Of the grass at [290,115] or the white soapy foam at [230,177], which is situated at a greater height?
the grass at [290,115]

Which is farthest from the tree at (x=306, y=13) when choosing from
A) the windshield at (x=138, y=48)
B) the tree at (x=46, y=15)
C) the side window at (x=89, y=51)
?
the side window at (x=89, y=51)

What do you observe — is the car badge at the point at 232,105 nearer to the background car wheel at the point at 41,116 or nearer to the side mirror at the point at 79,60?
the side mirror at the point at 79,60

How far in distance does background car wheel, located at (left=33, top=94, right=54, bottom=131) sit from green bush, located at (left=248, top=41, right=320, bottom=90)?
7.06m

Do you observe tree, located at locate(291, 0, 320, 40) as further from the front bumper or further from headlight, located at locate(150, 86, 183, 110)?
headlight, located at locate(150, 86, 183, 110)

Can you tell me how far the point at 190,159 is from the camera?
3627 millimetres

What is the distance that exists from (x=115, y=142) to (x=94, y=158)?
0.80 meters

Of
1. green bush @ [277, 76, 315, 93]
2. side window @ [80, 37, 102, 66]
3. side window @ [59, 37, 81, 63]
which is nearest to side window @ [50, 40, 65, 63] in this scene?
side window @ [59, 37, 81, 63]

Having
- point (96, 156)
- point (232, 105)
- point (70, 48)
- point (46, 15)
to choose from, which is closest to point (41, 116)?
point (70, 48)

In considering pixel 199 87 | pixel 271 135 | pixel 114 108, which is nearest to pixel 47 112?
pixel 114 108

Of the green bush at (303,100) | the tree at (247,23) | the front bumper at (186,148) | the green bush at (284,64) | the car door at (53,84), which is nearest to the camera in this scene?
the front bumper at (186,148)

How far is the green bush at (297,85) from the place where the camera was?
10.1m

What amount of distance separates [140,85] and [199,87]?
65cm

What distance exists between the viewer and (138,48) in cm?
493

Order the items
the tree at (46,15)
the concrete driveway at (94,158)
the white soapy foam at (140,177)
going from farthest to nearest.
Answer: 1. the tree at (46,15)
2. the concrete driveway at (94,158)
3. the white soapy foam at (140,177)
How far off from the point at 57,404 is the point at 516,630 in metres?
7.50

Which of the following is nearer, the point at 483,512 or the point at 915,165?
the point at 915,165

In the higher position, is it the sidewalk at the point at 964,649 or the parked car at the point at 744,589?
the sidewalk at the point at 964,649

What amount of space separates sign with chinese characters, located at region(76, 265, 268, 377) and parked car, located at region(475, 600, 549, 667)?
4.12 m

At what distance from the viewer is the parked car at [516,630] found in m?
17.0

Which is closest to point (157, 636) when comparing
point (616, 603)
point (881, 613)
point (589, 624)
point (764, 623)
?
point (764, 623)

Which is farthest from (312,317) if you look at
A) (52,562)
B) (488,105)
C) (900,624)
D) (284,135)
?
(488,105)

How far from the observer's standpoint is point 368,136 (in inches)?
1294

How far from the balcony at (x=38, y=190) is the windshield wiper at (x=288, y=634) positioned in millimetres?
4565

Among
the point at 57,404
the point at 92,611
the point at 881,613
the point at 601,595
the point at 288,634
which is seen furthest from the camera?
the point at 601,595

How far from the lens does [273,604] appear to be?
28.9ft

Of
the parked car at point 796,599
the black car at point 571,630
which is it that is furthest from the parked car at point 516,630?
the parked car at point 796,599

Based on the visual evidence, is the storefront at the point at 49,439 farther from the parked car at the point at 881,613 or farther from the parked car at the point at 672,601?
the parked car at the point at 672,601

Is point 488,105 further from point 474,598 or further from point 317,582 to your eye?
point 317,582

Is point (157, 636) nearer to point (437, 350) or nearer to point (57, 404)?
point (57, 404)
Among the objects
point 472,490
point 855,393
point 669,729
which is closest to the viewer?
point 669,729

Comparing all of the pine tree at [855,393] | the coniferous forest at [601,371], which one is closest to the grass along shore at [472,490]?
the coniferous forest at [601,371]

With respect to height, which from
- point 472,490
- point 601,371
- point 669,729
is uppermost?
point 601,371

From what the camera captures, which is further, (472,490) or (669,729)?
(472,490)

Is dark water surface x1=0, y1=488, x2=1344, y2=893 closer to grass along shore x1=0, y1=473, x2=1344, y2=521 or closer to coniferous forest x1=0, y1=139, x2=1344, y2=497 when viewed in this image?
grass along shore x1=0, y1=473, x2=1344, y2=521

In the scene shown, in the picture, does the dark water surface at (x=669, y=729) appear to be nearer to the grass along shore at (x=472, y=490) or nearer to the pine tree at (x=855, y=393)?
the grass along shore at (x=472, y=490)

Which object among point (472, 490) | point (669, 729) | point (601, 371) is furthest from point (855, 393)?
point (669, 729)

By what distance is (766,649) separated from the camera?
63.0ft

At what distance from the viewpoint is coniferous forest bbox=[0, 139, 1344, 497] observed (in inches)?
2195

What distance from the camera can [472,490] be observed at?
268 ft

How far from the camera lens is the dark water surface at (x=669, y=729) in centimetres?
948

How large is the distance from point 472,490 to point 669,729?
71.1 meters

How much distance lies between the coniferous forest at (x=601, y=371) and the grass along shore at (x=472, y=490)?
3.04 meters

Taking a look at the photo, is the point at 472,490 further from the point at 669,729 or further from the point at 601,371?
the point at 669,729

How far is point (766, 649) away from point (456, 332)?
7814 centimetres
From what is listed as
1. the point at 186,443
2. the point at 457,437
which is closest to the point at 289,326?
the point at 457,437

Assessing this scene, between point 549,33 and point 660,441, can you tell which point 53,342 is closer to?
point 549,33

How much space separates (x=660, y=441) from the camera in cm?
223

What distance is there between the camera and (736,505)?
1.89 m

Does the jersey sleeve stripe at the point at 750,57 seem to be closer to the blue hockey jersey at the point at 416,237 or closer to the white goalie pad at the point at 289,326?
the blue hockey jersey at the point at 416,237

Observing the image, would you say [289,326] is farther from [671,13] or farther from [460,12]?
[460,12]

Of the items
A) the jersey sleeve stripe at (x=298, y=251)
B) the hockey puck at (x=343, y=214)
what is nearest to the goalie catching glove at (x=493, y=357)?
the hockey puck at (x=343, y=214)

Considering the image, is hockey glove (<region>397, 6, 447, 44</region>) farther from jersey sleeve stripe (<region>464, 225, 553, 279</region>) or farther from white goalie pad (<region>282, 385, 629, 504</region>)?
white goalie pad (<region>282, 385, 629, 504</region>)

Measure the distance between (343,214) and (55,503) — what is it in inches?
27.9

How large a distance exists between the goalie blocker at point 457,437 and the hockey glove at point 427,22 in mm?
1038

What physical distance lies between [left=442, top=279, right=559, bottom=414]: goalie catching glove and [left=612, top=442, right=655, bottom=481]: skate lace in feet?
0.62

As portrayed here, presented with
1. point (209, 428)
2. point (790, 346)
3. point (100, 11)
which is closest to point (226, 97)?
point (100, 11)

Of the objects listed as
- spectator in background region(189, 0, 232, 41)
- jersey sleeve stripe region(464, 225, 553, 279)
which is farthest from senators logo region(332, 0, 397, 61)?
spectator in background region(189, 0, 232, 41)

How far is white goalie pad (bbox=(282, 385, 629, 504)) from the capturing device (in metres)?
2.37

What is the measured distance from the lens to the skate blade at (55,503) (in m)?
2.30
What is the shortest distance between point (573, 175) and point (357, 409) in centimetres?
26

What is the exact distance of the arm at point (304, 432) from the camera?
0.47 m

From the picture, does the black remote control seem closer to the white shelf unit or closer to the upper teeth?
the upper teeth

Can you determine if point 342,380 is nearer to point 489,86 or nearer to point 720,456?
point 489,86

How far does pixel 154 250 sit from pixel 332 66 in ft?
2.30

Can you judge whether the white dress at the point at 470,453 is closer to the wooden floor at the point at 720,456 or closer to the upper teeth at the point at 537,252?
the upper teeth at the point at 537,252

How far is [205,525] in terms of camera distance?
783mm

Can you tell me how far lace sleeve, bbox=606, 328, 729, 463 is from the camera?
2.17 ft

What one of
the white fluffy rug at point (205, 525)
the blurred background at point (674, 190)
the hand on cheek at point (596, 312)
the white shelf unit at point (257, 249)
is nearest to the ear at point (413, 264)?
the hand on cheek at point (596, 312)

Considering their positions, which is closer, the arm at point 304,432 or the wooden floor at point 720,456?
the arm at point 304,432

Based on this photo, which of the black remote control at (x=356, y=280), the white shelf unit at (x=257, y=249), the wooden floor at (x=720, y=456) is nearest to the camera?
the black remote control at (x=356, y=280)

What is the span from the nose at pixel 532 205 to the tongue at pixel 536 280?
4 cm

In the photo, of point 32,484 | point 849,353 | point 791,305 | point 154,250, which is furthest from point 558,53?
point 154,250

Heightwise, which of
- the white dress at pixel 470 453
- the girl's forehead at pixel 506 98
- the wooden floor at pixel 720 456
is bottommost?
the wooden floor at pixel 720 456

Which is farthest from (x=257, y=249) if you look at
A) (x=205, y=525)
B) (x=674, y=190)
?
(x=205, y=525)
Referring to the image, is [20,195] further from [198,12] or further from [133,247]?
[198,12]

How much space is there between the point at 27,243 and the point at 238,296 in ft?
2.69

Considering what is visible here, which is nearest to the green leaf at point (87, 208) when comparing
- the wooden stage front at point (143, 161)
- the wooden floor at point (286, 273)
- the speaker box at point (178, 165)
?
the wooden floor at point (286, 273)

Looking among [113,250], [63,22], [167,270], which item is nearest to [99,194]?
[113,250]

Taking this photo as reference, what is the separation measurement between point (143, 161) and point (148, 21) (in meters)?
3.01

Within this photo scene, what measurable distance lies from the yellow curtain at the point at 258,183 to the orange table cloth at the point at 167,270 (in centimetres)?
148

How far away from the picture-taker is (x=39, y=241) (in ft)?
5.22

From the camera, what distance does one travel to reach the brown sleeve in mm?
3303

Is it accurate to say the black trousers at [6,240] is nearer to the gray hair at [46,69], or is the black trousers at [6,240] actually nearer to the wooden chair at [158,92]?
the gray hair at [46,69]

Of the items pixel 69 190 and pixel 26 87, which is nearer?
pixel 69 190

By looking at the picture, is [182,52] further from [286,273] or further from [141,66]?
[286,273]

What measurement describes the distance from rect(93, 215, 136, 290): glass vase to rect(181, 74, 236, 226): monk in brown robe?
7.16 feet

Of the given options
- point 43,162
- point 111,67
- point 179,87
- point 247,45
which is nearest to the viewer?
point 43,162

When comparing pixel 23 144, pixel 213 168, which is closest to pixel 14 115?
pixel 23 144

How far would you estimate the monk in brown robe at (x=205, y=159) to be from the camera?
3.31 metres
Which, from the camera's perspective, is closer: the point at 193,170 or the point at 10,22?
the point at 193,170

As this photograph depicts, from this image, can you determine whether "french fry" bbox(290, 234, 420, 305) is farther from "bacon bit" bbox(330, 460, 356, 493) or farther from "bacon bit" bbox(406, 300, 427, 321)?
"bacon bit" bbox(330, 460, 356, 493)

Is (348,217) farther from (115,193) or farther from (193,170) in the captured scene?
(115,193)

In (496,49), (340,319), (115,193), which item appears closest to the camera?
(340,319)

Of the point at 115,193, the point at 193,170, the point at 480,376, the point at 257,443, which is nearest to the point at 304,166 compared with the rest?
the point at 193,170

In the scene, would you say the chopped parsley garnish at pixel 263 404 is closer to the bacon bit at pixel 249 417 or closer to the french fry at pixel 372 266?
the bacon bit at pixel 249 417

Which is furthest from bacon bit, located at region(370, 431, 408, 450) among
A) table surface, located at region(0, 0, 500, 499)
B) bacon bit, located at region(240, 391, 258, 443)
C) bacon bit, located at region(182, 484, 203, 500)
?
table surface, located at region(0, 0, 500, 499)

◆ ◆ ◆ ◆

Copy the items above word for word, starting at the very first line and ending at the line containing "3627 millimetres", with both of those lines included.

Of the grass at [290,115] or the white soapy foam at [230,177], which is situated at a greater height?
the grass at [290,115]

Which is farthest from the tree at (x=306, y=13) when choosing from
A) the windshield at (x=138, y=48)
B) the tree at (x=46, y=15)
C) the side window at (x=89, y=51)
?
the side window at (x=89, y=51)

What do you observe — is the car badge at the point at 232,105 nearer to the background car wheel at the point at 41,116 or nearer to the side mirror at the point at 79,60?
the side mirror at the point at 79,60

How far in distance does background car wheel, located at (left=33, top=94, right=54, bottom=131) sit from green bush, located at (left=248, top=41, right=320, bottom=90)?
7.06m

Do you observe tree, located at locate(291, 0, 320, 40) as further from the front bumper or further from headlight, located at locate(150, 86, 183, 110)?
headlight, located at locate(150, 86, 183, 110)

Can you tell me how far the point at 190,159 is from the camera?
3627 millimetres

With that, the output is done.